July 7, 2014

Google uses a patented learning machine techniques using real human to read your content and answer several question to see if your site passed their quality check list.

Here are the sample question they asks themselves to differentiate high from low quality.

1. Would you trust the information presented in this article?

2. Is this article written by an expert or enthusiast who knows the topic well, or is it more shallow in nature?

3. Does the site have duplicate, overlapping, or redundant articles on the same or similar topics with slightly different keyword variations?

4. Would you be comfortable giving your credit card information to this site?

5. Does this article have spelling, stylistic, or factual errors?

6. Are the topics driven by genuine interests of readers of the site, or does the site generate content by attempting to guess what might rank well in search engines?

7. Does the article provide original content or information, original reporting, original research, or original analysis?

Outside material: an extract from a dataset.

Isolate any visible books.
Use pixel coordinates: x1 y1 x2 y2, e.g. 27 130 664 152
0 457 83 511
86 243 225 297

8. Does the page provide substantial value when compared to other pages in search results?

9. How much quality control is done on content?

10. Does the article describe both sides of a story?

11. Is the site a recognized authority on its topic?

12. Is the content mass-produced by or outsourced to a large number of creators, or spread across a large network of sites, so that individual pages or sites don’t get as much attention or care?

13. Was the article edited well, or does it appear sloppy or hastily produced?

14. For a health related query, would you trust information from this site?

15. Would you recognize this site as an authoritative source when mentioned by name?

16. Does this article provide a complete or comprehensive description of the topic?

17. Does this article contain insightful analysis or interesting information that is beyond obvious?

18. Is this the sort of page you’d want to bookmark, share with a friend, or recommend?

19. Does this article have an excessive amount of ads that distract from or interfere with the main content?

20. Would you expect to see this article in a printed magazine, encyclopedia or book?

21. Are the articles short, unsubstantial, or otherwise lacking in helpful specifics?

22. Are the pages produced with great care and attention to detail vs. less attention to detail?

23. Would users complain when they see pages from this site?

These are the questions that Google asks real readers to decide whether your website is trustworthy or notable. These answers are collated and merged to their machine learning technique to discern whether the content of your site contains high quality information and trustworthy information. Some of these websites that are deemed to be trustworthy by Google gets the HTTPS or secure server website that means your website runs on a secure server and had been verified by Google.